Have you ever felt so dialed in on a project that time seems to fly by while you’re working on it? In fact, it probably does not even feel like work because you are so passionate about wanting to see that next step get done so you can continue making progress. That sense of mission-driven purpose is what you want to inspire in your teams to help them feel fulfilled. When they feel they are doing the work just as much for their own interests as the company’s, then it stops being work, and turns into a passion project. Here are five ways that passion will impact your business.

Passion increases focus

Getting into “the zone” where you are working at your maximum potential is often triggered by an emotional state. It is easiest for team members to get in that emotional state when they feel strongly about what they are working on, and understand the impact it is going to have on those it is intended for.

Passion increases team contributions

There is a saying that “terrible and average ideas come from individuals, but great ideas come from teams.” The best ideas come from collaboration, and the best collaboration happens when every voice is heard. Passionate people, whether introverted or extroverted, are more likely to speak up and contribute. Often, their desire to see the best outcome overrides their tendency to want to not make waves.

Passion transforms “workload” into “steps”

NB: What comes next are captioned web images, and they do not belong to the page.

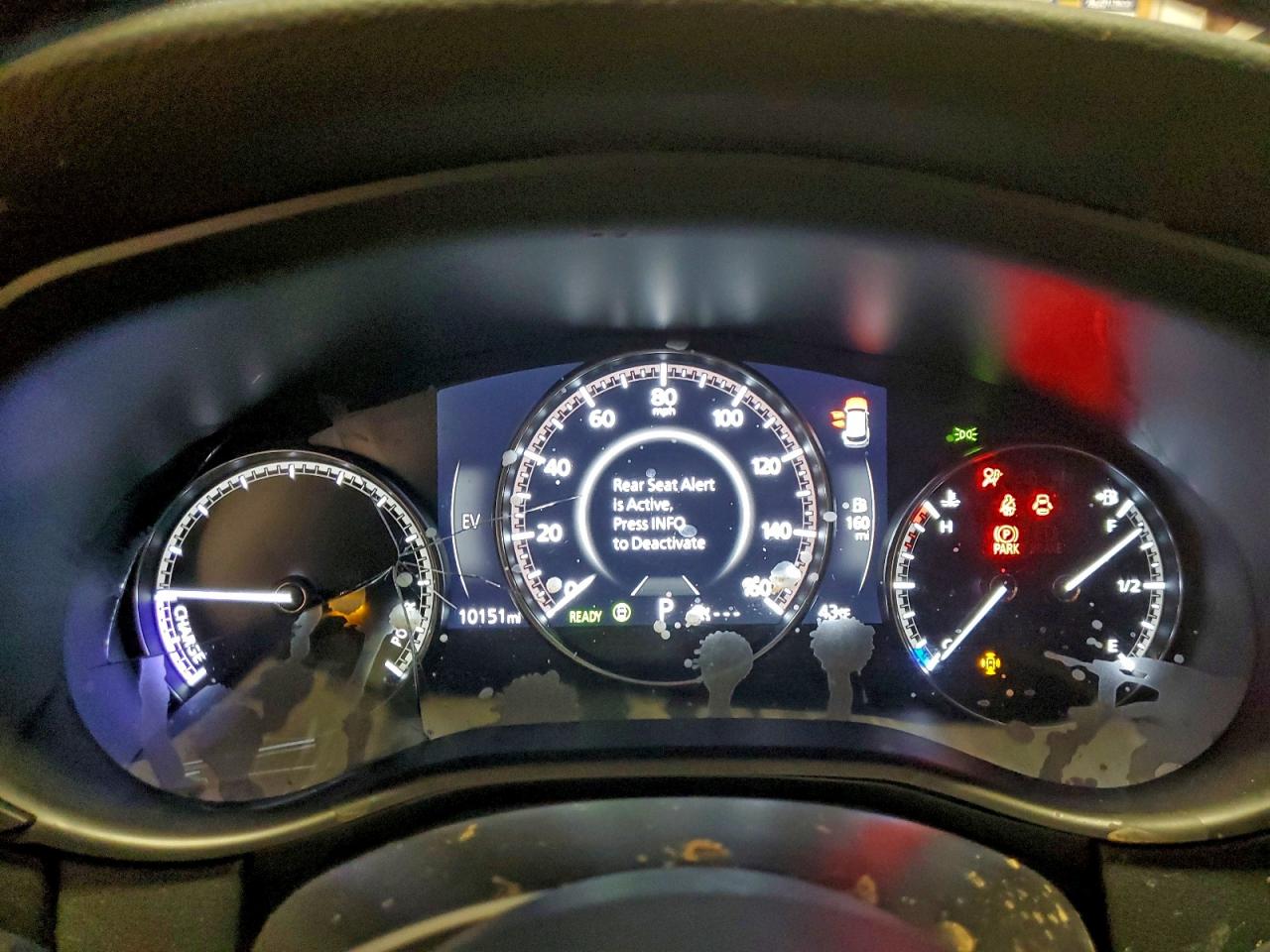 2025 Mazda Cx-50 Premium Plus VIN: 7MMVAAEW6SN130912 Lot: 96127415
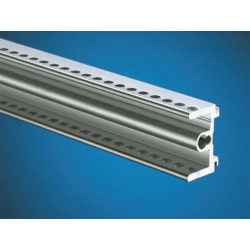 3684591 Hátsó adapter sín, 84HP közép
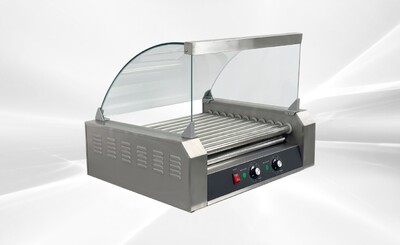 NSF Hot Dog 11 Roller Grill ET-R2-11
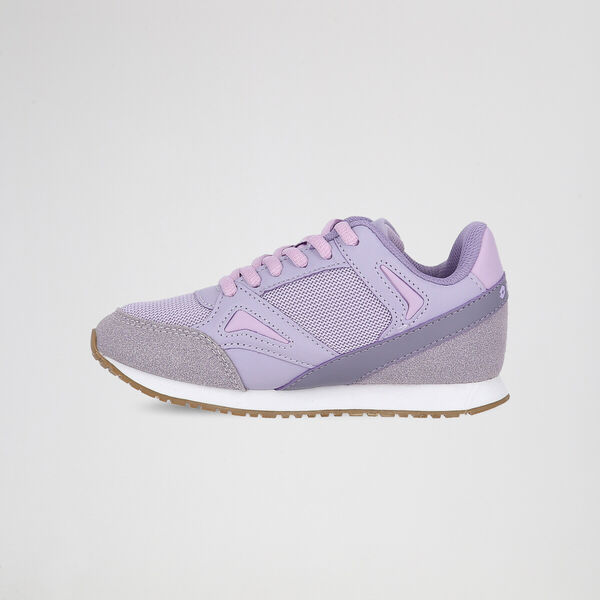 Zapatillas Lotto Runner Plus 1095 Niña
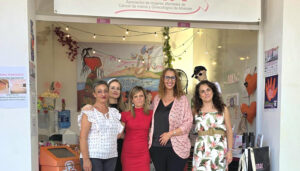 La Junta ya ha atendido a 251 mujeres en los centros de atención para víctimas de la violencia sexual desde sus respectivas aperturas 2 La Junta ya ha atendido a 251 mujeres en los centros de atención para víctimas de la violencia sexual desde sus respectivas aperturas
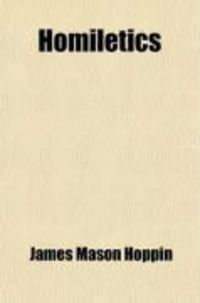 Produktbild: Homiletics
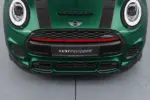 CSR sprednji spojler za MINI Mini III (F55/F56/F57) JCW facelift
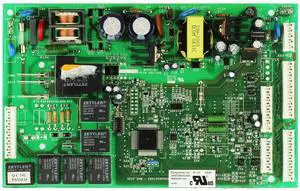 GE Refrigerator WR00X2184 200D4850G009 Main Control Board Assembly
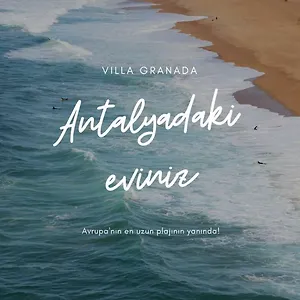 *** Otel Granada Türkiye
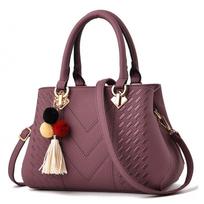 Aukštos kokybės prabangus dizaineris Klasikinė moteriška rankinė Didelės talpos pirkinių krepšys Moteriškas odinis krepšys Madingas Crossbody krepšys gray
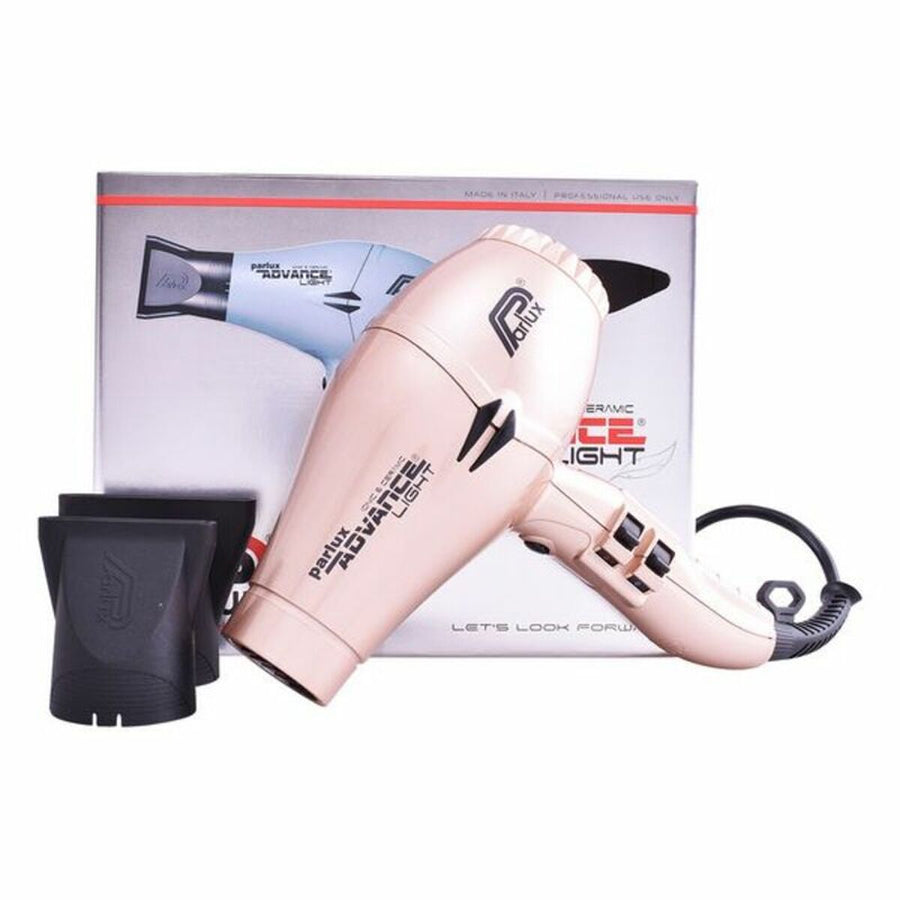 Hårtork Advance Light Parlux Hairdryer Advance 2200W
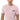 T-shirt Natation - style Bauhaus - Cotton Pink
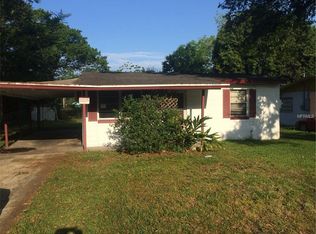 1506 Crooms Ave, Orlando, FL 32805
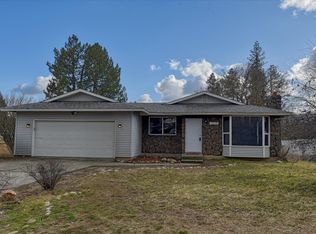 10712 E 33rd Ave, Spokane, WA 99206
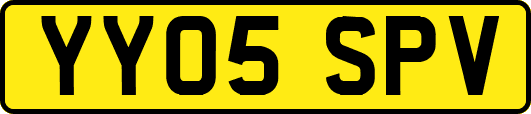 YY05SPV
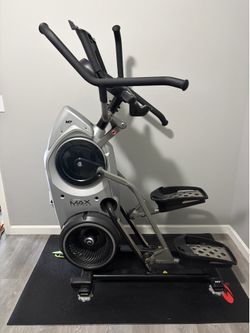 Bowflex M7 Max Trainer
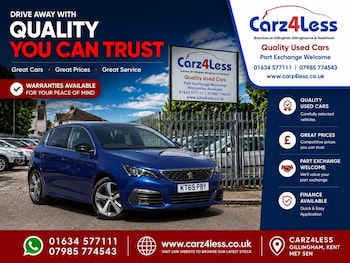 Used Peugeot 308 2020 for sale - 79158885: Photo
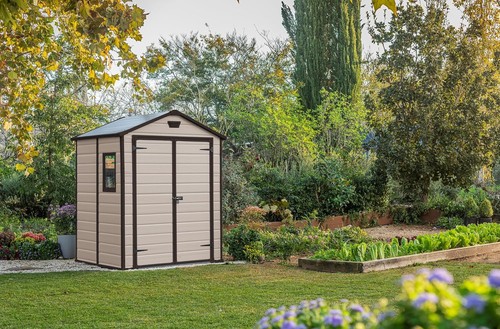 Premium outdoor garden storage - outdoor,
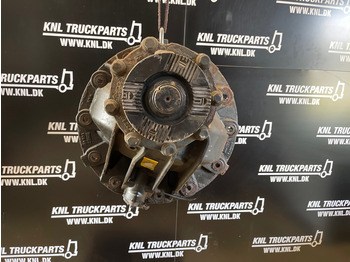 Differential gear MAN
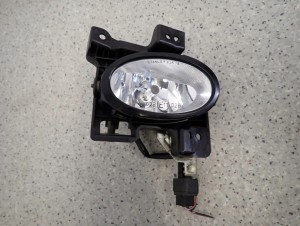 MAZDA 3 MAZDA3 BK LIFT 06-08 HALOGEN PRZEDNI PRAWY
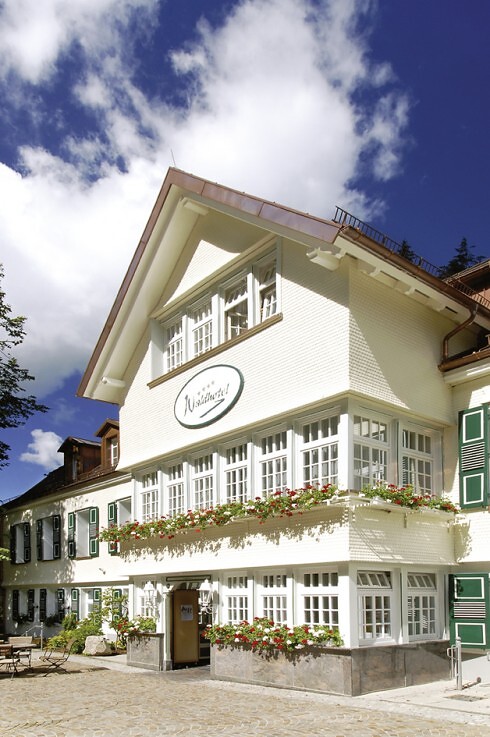 Waldhotel Bad Sulzburg in Sulzburg, Foto 6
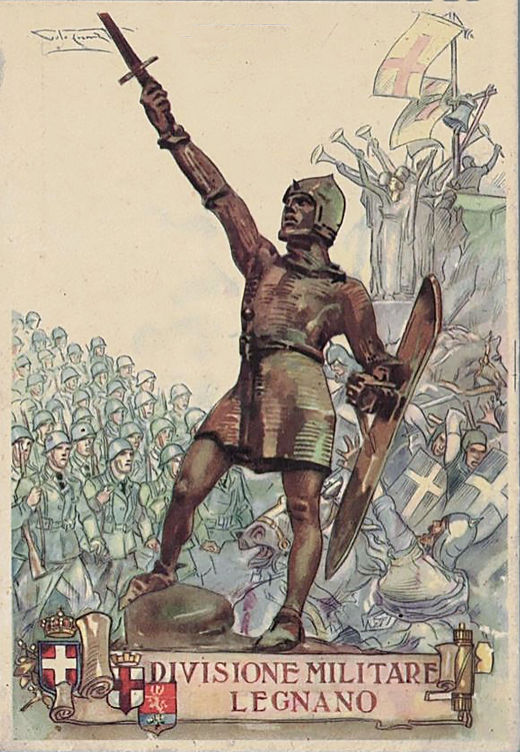 divisione-militare-legnano-cartolina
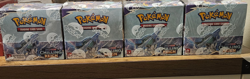 Pokemon TCG Sword & Shield - Chilling Reign Booster Display Box - *SEALED* 820650818462 - Image 3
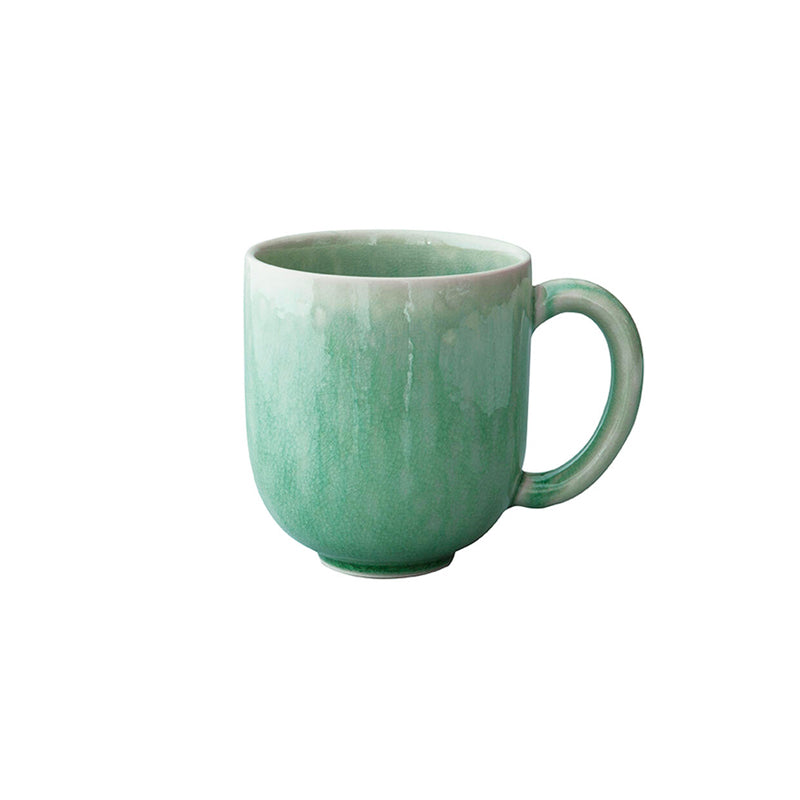 jade mug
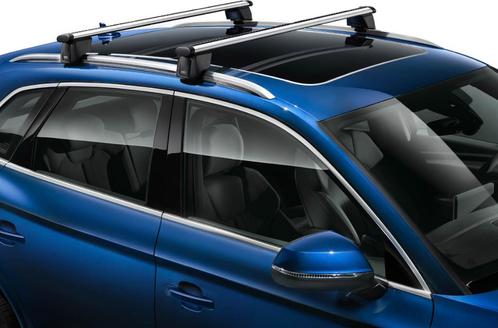 Dakdrager (Imperiaal rails) Audi Q5 - SQ5, Auto diversen, Dakdragers, Nieuw, Ophalen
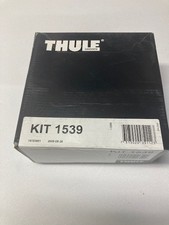 THULE Fit kit # 1539 New in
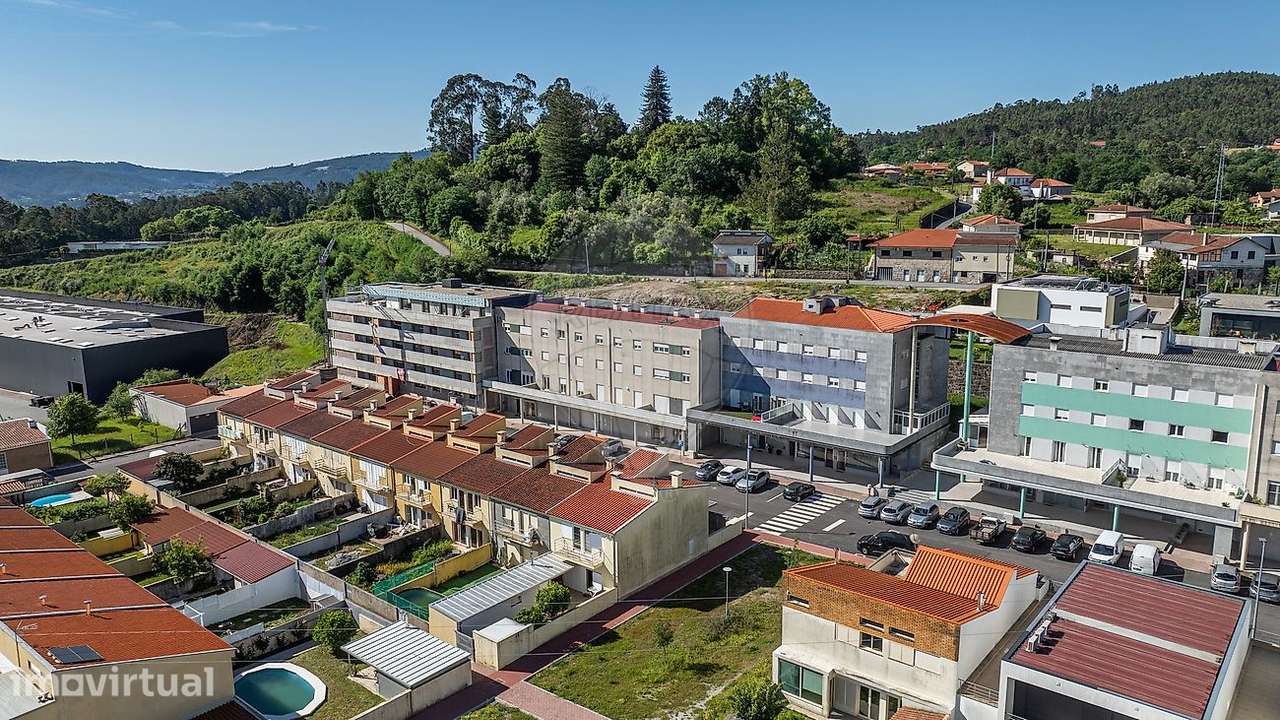 Apartamento T3 para venda - Grande imagem: 5/28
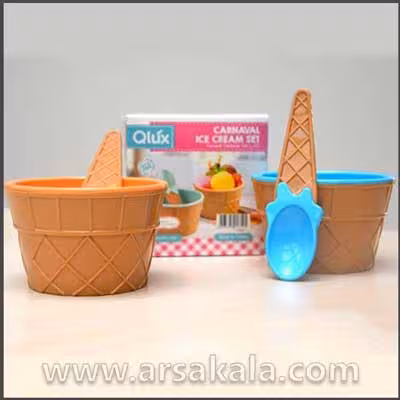 بستنی خوری فانتزی Miracle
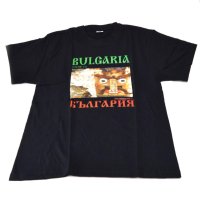 Тениска България с кукер Намаление!!, снимка 2 - Тениски - 41446602
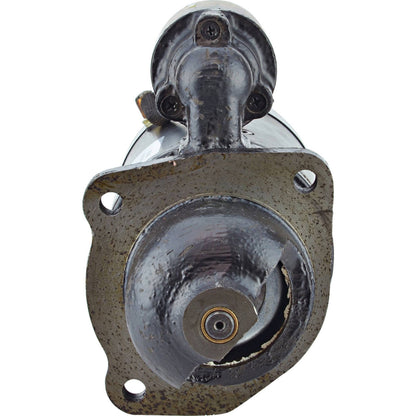 Starter motor for Atlas Copco Deutz Iveco KHD - 12V, 9 tooth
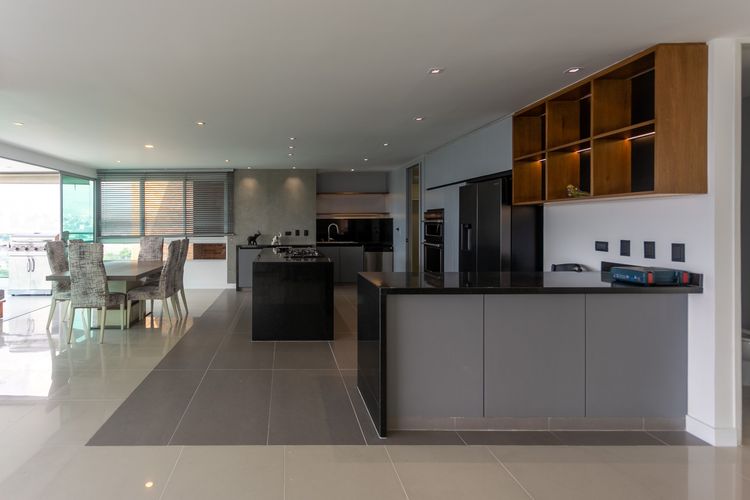 Apartamento de 3 alcobas en arriendo en Santa Maria De Los Angeles, Medellín, 274 m² · foto 6 de 20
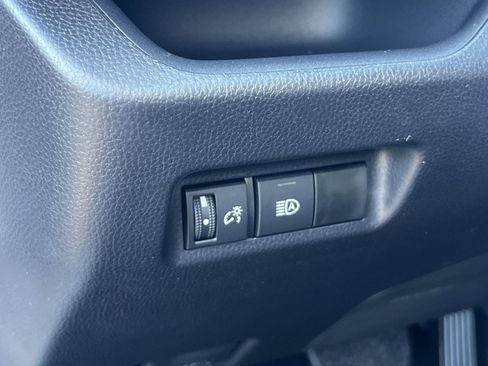 New 2025 Toyota RAV4 LE image 23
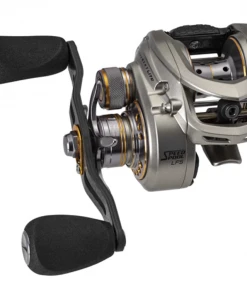 Lew's Tournament Lite LFS Baitcast Reel - Right Hand Reels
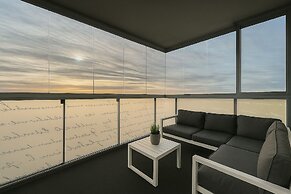 City Home Finland Panorama Suite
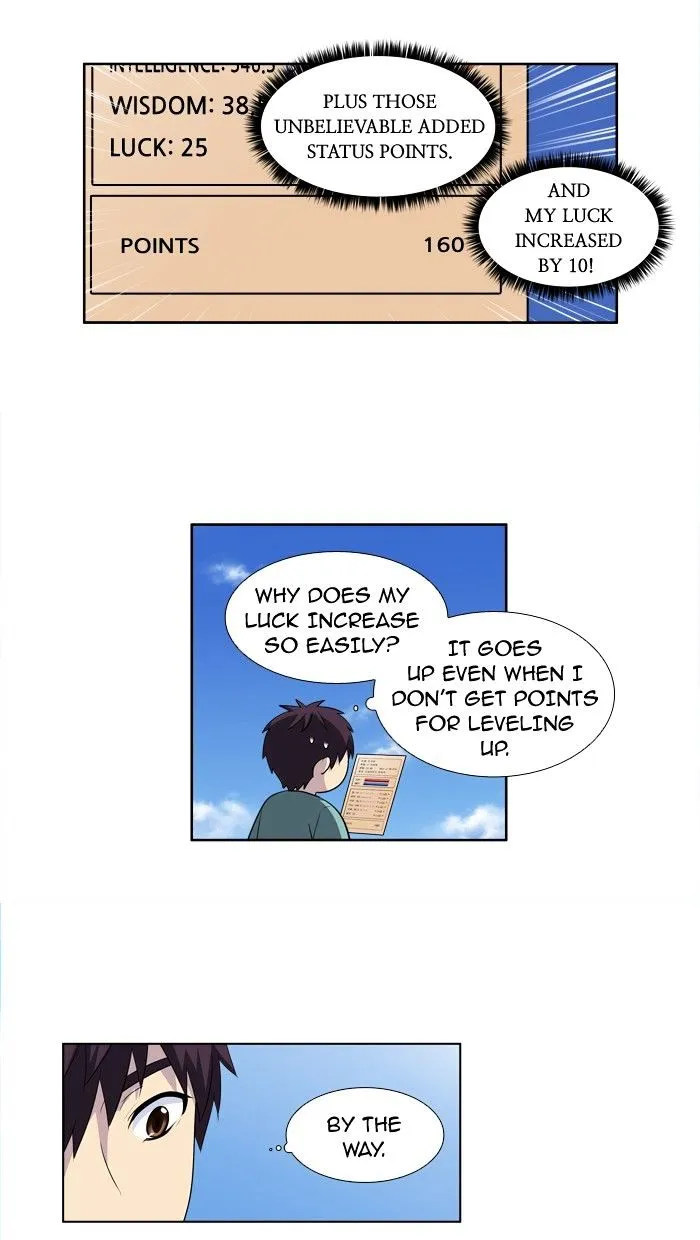 The Gamer Chapter 183 Online - página 23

When there is a clear purpose and a grander vision, the work required to get to the end result becomes “steps” towards accomplishment, not work to be trudged through. It’s the difference between being at Mcdonalds and seeing an employee who is there because they need the check, and a team member who is there because they want to own a franchise one day. The mindset determines the outlook, and the outlook decides what is “work” which is put on us, and what is a “step” that we undertake in order to accomplish our goal.

Passion affects skillsets

You want to be the best at what you are most passionate about. That’s why teenagers spend hours and hours skateboarding or playing video games to master a map. You work harder to develop new skills when you feel strongly about what you’re doing. Being terrible at it is unacceptable. For an illustration of this, think of someone who is so passionate about a sport that they want to go pro. They will spend so much time practicing, watching videos, working out, waking up early and going to bed late while figuring out how to be better that anyone who meets them can tell they are inspired. Contrast that to someone who hates their job and has to pry themselves out of bed to go to work. Then as soon as work is over, they move on to anything and everything else. This person is highly unlikely to be doing any self-study to improve their skills at work.

Passion fuels creativity

At the heart of creativity is feeling inspired. Finding inspiration in non-traditional approaches to an issue or problem is what fuels creative outcomes. If your people are inspired, they will be thinking about how they can approach challenges differently versus accepting that there is a fixed outcome. Passion keeps them thinking about how to attack obstacles until they find solutions that might just help them overcome what is standing in the way.

Instead of focusing on productivity, think about how you can inspire your team members and align their passions with the work you want them to do. Find out what they care about, and show them how by doing their work with the company they can impact that, or have time to pursue it. Either way, it is essential to make it in their self-interest to do the best job possible, and create a correlation between their work and what they love.